Skip to content

Tabular Data Files (CSV, Excel, Parquet)

The Tabular format is the standard method for exchanging historical datasets, batch uploads, and archival data. In this format, every record is a row, and every field is a column.

AQDx supports the following file types:

  • CSV (.csv): Comma-Separated Values (Universal standard).
  • Excel (.xlsx): Microsoft Excel Open XML Spreadsheet.
  • Parquet (.parquet): Columnar storage format for large datasets.

General Requirements

Regardless of the file type, all tabular files must adhere to these structure rules:

  1. Header Row: The first row of the file must contain the field names.
  2. All Columns Required: You must include every column listed in the Field Dictionary as a header, even if you do not have data for that field (e.g., elevation or qualifier_codes). If a column is missing, the file will be rejected.
  3. Exact Naming: Column headers must exactly match the field names defined in the Field Dictionary (e.g., use device_id, not Device ID).
  4. Column Order: The exact order of the columns does not matter for machine parsing, provided all required headers are present and spelled correctly.
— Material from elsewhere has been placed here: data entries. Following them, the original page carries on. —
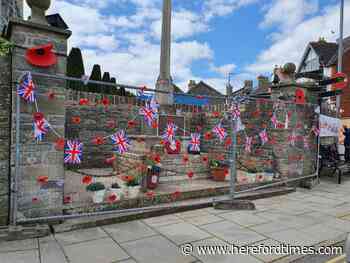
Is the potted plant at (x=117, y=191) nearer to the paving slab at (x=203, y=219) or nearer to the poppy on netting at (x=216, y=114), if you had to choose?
the paving slab at (x=203, y=219)

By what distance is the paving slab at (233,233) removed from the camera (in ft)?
12.5

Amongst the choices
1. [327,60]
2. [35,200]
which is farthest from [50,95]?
[327,60]

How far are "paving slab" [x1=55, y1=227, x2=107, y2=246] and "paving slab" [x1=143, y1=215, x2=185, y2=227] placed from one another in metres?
0.87

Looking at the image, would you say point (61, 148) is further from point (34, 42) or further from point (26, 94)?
point (34, 42)

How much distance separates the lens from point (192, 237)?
3.87m

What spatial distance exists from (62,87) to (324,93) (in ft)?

However, for human readability, it is strongly recommended to group columns in the order shown in the field dictionary.
  5. One Record Per Row: Each subsequent row represents one unique measurement (a specific parameter, at a specific time, from a specific device).
  6. Location Columns: You must use separate columns for latitude and longitude.

Format-Specific Rules

1. CSV Files (.csv)

  • Delimiter: Fields must be separated by a comma (,).
  • Encoding: UTF-8 encoding is required.
  • No Internal Commas: Data fields like data_steward_name must not contain commas, as this breaks the parsing structure.
  • Handling Empty Fields: If an optional field is blank (e.g., method_code), keep the comma placeholders.
    • Correct: ...,44201,,45.2,...
    • Incorrect: ...,44201,45.2,... (Skipping the column entirely shifts all subsequent data).
  • File Compression: CSV files may be gzip compressed (e.g. *.csv.gz) to save storage space.

2. Excel Files (.xlsx)

  • First Sheet Only: Data must be located on the first sheet (Worksheet 1) of the workbook. Data on subsequent sheets will be ignored.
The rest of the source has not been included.